• _Opdracht en eisen_
Neem uit het fragment over de tegenprestatie letterlijk een stuk over. Begin bij de woorden "Als de uitkeringsgerechtigde" en stop na "wijk of straat.".

• _Tekstfragment_
= = = = = = =

Artikel 3. Nadere bepalingen

  • 31.

    De uitkeringsgerechtigde krijgt zelf de gelegenheid binnen twintig werkdagen een tegenprestatieplaats bij een organisatie, instelling, club of vereniging te zoeken.

  • 32.

    Als de uitkeringsgerechtigde het lastig of vervelend vindt om contact te zoeken met een potentiële organisatie, instelling, club of vereniging, dan is beperkte begeleiding vanuit de gemeente mogelijk.

  • 33.

    Het college kan vrijwilligerswerk beschouwen als onbetaalde maatschappelijk nuttige werkzaamheden in het kader van de tegenprestatie naar vermogen.

  • 34.

    Onder vrijwilligerswerk wordt in dit verband onbetaald werk met een maatschappelijk of liefdadig doel zonder commerciële belangen verstaan.

  • 35.

    Daarnaast kan bij onbeloonde maatschappelijk nuttige werkzaamheden worden gedacht aan bijvoorbeeld het leveren van een bijdrage aan het verbeteren van de leefbaarheid in wijk of straat.

  • 36.

    De uitkeringsgerechtigde kan informatie over de mogelijkheden van vrijwilligerswerk vinden bij bijvoorbeeld Het Stipepunt of het Vrijwilligers Servicepunt. Het Stipepunt en het Vrijwilligers Servicepunt zijn de steunpunten voor vrijwilligers in de gemeente De Friese Meren.

= = = = = = =

• _Gegeven informatie_
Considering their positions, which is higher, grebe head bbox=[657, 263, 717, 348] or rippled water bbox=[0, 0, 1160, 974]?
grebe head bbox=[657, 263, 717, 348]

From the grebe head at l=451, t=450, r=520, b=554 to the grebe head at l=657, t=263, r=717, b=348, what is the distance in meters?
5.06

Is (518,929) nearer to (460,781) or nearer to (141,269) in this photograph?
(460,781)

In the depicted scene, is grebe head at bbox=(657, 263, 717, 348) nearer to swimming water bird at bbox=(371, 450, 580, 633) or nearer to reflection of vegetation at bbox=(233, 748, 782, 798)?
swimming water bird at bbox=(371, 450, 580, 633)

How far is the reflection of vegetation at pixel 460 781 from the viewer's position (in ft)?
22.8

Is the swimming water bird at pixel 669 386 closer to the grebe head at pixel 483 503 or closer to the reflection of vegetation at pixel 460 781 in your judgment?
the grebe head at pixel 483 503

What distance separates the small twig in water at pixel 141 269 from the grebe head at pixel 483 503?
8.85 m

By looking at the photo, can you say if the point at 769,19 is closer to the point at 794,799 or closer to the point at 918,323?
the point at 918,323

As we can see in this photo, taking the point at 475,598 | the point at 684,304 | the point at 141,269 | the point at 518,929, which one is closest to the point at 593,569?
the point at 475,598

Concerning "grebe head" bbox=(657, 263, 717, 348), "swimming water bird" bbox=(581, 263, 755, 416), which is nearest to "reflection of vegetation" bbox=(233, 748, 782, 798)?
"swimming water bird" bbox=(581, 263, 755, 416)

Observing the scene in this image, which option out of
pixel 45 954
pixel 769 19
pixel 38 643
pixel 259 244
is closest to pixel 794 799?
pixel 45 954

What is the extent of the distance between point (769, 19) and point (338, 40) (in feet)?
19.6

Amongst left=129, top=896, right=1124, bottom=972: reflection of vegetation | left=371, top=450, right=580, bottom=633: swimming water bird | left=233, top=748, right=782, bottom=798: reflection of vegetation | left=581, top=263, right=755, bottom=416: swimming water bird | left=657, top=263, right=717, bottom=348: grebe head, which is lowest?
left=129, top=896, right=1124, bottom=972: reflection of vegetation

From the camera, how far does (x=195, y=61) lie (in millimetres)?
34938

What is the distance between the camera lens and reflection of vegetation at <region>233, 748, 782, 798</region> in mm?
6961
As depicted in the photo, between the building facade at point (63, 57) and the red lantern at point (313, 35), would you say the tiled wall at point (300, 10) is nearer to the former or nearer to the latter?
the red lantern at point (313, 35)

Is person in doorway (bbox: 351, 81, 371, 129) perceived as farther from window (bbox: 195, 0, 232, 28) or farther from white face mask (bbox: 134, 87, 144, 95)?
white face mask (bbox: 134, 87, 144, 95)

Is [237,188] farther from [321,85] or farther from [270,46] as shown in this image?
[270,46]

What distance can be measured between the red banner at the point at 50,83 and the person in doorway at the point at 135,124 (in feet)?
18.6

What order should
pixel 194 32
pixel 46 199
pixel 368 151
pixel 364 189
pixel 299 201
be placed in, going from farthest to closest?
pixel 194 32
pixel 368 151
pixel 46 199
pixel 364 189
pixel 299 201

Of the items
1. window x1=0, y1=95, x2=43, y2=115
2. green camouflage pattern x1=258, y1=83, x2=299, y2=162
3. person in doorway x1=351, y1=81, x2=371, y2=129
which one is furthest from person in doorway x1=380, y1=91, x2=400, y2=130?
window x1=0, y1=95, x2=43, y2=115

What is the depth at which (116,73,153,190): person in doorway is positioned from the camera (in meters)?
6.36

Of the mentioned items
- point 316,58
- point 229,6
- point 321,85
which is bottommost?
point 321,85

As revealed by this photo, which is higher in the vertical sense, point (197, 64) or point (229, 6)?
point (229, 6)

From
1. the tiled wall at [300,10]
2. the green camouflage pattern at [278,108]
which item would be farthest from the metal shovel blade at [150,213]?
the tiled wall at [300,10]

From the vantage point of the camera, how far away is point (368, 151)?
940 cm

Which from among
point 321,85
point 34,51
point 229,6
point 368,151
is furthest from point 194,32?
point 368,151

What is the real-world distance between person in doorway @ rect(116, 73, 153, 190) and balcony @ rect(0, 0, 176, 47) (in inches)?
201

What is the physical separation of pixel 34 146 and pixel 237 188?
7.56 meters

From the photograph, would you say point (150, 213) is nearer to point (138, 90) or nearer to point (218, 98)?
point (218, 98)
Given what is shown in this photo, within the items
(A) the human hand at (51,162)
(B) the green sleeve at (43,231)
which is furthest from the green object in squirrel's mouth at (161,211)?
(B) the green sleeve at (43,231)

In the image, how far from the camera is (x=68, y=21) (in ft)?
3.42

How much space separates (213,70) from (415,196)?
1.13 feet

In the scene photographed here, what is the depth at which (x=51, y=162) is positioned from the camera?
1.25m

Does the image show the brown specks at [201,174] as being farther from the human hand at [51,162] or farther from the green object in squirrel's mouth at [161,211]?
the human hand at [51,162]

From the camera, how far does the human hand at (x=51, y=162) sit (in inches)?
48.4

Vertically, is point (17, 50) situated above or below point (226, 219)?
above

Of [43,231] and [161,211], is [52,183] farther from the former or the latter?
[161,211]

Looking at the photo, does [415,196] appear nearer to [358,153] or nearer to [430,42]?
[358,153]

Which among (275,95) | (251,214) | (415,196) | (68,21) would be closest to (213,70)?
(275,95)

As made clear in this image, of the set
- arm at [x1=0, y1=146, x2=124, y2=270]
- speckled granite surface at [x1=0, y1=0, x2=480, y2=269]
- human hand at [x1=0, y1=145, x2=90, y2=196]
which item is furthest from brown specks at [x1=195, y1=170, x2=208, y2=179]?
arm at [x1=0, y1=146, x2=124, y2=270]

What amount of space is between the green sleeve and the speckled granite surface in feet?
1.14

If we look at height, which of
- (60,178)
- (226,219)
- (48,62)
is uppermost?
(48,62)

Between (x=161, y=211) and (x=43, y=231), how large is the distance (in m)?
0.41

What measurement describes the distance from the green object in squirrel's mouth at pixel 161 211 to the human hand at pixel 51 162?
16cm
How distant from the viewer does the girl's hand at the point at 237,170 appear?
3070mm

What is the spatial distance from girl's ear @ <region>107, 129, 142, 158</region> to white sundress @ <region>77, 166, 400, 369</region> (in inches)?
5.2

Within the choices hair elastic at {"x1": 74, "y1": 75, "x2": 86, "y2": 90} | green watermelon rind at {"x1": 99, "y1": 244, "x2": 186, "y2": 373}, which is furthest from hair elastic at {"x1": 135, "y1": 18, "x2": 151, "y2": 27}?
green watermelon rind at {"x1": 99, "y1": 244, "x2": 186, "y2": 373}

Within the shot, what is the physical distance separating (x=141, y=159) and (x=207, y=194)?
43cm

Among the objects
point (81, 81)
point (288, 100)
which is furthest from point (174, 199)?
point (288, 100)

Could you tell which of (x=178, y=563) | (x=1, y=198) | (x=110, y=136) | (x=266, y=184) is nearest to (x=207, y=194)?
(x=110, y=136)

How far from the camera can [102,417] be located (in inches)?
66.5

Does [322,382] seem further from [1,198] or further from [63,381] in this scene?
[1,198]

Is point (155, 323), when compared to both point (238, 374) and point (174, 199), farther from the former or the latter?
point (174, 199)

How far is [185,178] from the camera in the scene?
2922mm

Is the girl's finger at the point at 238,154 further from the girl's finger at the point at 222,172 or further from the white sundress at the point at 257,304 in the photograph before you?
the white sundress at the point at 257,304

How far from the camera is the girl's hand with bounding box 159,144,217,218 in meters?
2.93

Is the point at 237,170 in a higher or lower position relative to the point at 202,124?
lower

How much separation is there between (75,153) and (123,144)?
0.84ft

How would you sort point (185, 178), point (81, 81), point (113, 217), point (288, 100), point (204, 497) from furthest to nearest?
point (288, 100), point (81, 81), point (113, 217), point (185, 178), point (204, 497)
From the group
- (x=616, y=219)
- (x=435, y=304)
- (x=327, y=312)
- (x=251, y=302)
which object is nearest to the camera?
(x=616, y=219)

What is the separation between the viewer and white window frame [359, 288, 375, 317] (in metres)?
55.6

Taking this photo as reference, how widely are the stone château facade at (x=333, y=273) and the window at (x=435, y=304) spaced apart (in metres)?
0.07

= = = = = = =

• _Het antwoord_
Als de uitkeringsgerechtigde het lastig of vervelend vindt om contact te zoeken met een potentiële organisatie, instelling, club of vereniging, dan is beperkte begeleiding vanuit de gemeente mogelijk.

  • 33.

    Het college kan vrijwilligerswerk beschouwen als onbetaalde maatschappelijk nuttige werkzaamheden in het kader van de tegenprestatie naar vermogen.

  • 34.

    Onder vrijwilligerswerk wordt in dit verband onbetaald werk met een maatschappelijk of liefdadig doel zonder commerciële belangen verstaan.

  • 35.

    Daarnaast kan bij onbeloonde maatschappelijk nuttige werkzaamheden worden gedacht aan bijvoorbeeld het leveren van een bijdrage aan het verbeteren van de leefbaarheid in wijk of straat.